EXCERPTED TEXT:
[I invite you all to listen to the song “Appalachian Spring” while you read this post, available from Youtube here. It is a most appropriate soundtrack for this piece, and one of my favorite songs.]

On our way down to visit my brother in Tennessee last weekend, we’d passed a twenty-five mile tailback going the other way. The mountain had slipped onto the road, as mountains do when they are built of shale and limestone, you see. As only one lane was open, so before heading back on Monday we asked my brother for a detour recommendation. He’d suggested the old US 25 West, a two-lane country highway through the maintains. In our zippy little car, he said, we’d have fun.
From that description, I guessed I wouldn’t be editing on that road. Not that I suffer from car-sickness, but more because winding up-and-downs have never mixed well with technology in any way. They seem to short it out—out of power, out of concentration, out of interest.
But it beat twenty miles of crawl, so a few miles before the hill slip Husband turned us off the interstate. Our GPS didn’t like the Appalachian Highway, keeping up a steady litany of “please turn left, then turn left again” until, four lanes turned to two and it realized that we were serious and re-routed us towards the historic Cumberland Gap.
Historic, you ask? Never heard of it.
Well, me either until the other day. Though I grew up in Appalachia, Ohio likes to pretend I didn’t. In school the hills were treated almost as a dirty secret; we learned precious little about either their history or geography. Only in adulthood have I become interested, and had bits of it filtered to me through sources as diverse as prime-source documents to internet comics.
One of the biggest features of the Appalachians is that they march in lines from north to south. You can follow the ridge-tops for scores of miles at a time, a river on either side a thousand feet down, and this is possible because of our modern roads, modern materials. Two hundred years ago, these mountains represented impenetrable barriers between one town and the next, which neither wagons nor horses could cross. Only in certain small places could one breach these hurdles; from the South to the North, the Cumberland Gap was one of these places. And that’s where we were driving on the old US 25 West.
It started out as most Appalachian roads do, littered with trailers that could pass for abandoned but probably weren’t, interspersed with one or two homes that had the pride the owner feels for them nearly emblazoned on their pristine vinyl siding. For a few miles, it could’ve been anywhere between Atlanta and Pittsburg.
And then we began to climb.
And the cliffs rose
And the river changed.
At first, it was no more than a mildly green run that wound next to the road like a faithful dog, here and there, but always coming back to check on us, shallow and sweet.
Then came a boulder, and another. A deep bend, and suddenly the railway tracks were on the other side of the river and there was a kayaker paddling through the emerald green as the trees leaned overhead. Not leafy green creatures draped in kudzu, no; it’s early April still, and the branches were bare but for the occasional blaze of the inaccurately-named redbud glowing purple against dusty trunks.

GIVEN DATA:
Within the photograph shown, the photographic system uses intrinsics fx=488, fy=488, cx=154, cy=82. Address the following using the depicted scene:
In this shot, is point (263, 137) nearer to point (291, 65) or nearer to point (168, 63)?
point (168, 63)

PROBLEM TO SOLVE: In the Appalachian road-trip text, which road did the brother suggest as a detour?

FULL RESPONSE: The old US 25 West, a two-lane country highway.